TASK INSTRUCTIONS → Could you convert the lines, starting at the first one and ending at the line containing "from furthest to" (both included), into a JSON list of strings, one string per line, with blank lines left out?
━━━━━ DATA EXCERPTS ━━━━━
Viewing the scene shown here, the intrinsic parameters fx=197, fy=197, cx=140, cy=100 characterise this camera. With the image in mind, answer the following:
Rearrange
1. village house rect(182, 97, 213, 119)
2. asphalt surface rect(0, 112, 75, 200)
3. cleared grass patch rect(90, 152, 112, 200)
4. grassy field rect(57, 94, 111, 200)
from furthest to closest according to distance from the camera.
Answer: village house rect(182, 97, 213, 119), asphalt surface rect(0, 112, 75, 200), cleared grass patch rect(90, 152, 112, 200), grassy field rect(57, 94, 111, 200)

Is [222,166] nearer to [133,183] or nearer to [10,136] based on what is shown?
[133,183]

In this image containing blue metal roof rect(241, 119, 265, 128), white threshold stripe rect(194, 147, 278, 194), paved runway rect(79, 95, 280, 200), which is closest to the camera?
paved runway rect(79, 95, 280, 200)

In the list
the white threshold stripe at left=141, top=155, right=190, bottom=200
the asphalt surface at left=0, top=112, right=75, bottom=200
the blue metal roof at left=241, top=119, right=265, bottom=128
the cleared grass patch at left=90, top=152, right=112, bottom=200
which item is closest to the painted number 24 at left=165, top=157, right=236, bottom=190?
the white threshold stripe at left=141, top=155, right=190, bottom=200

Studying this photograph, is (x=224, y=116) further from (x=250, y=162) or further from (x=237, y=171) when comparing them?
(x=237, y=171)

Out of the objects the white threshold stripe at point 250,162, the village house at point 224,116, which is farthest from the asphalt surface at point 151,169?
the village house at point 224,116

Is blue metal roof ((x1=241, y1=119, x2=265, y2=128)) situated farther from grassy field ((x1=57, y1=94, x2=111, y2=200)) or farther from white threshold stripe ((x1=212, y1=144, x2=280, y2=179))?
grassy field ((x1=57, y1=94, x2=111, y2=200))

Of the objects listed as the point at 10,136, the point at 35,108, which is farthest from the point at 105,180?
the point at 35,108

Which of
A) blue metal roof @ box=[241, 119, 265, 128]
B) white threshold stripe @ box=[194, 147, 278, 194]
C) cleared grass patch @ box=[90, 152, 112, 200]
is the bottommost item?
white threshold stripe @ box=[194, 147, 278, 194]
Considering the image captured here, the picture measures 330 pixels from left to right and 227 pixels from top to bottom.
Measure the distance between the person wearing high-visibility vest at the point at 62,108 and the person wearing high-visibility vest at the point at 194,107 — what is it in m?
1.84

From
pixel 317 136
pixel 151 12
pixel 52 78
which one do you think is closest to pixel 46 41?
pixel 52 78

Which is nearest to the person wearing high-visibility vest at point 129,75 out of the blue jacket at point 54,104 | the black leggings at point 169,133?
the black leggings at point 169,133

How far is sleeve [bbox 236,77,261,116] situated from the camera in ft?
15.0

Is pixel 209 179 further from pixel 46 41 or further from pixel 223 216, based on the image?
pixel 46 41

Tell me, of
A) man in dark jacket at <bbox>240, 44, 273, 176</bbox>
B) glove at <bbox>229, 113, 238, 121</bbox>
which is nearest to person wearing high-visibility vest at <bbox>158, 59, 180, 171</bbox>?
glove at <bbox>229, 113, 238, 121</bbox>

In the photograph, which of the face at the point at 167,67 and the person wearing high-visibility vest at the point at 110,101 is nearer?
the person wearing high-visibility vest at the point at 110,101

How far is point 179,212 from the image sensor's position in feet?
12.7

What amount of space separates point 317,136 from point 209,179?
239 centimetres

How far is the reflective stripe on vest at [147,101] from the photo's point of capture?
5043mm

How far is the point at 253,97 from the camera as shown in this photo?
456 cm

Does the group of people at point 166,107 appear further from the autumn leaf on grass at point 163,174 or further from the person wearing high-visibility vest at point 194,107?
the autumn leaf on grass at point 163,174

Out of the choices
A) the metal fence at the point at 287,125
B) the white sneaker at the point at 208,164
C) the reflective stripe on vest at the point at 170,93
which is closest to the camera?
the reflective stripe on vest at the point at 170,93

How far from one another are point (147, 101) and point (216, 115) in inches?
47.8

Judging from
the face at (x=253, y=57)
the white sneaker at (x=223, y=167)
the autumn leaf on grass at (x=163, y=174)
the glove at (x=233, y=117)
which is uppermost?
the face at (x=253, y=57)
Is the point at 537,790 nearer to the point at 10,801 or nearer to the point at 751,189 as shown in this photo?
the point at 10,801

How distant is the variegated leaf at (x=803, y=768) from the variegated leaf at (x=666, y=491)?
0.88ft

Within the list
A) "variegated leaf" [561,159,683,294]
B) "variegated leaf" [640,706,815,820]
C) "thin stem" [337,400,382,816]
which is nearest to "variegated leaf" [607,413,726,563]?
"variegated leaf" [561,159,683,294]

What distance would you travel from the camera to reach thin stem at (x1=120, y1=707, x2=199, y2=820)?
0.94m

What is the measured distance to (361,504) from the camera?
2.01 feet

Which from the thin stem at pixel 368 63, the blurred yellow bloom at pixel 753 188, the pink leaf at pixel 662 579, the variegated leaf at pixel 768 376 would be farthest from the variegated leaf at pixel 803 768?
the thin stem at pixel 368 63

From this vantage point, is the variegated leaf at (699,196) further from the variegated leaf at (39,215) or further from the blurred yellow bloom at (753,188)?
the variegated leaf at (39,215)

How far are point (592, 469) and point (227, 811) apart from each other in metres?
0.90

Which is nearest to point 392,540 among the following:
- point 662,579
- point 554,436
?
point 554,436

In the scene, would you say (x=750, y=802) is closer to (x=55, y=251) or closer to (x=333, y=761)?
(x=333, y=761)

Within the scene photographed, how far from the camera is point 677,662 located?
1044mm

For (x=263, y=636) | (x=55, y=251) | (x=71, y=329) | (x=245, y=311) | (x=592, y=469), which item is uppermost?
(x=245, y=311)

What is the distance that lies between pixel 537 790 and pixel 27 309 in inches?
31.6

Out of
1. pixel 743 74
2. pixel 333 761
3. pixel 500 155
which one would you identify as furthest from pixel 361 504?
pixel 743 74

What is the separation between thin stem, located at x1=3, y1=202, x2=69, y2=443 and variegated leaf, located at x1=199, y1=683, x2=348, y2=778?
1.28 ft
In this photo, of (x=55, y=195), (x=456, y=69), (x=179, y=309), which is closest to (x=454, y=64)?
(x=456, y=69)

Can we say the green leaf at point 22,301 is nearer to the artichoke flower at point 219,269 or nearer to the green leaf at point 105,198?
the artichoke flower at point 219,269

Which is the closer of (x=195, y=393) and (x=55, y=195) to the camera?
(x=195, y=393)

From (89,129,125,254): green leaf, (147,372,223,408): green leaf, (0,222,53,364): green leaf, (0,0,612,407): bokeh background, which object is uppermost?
━━━━━
WRITTEN RESPONSE →
[
  "Viewing the scene shown here, the intrinsic parameters fx=197, fy=197, cx=140, cy=100 characterise this camera. With the image in mind, answer the following:",
  "Rearrange",
  "1. village house rect(182, 97, 213, 119)",
  "2. asphalt surface rect(0, 112, 75, 200)",
  "3. cleared grass patch rect(90, 152, 112, 200)",
  "4. grassy field rect(57, 94, 111, 200)",
  "from furthest to closest according to distance from the camera."
]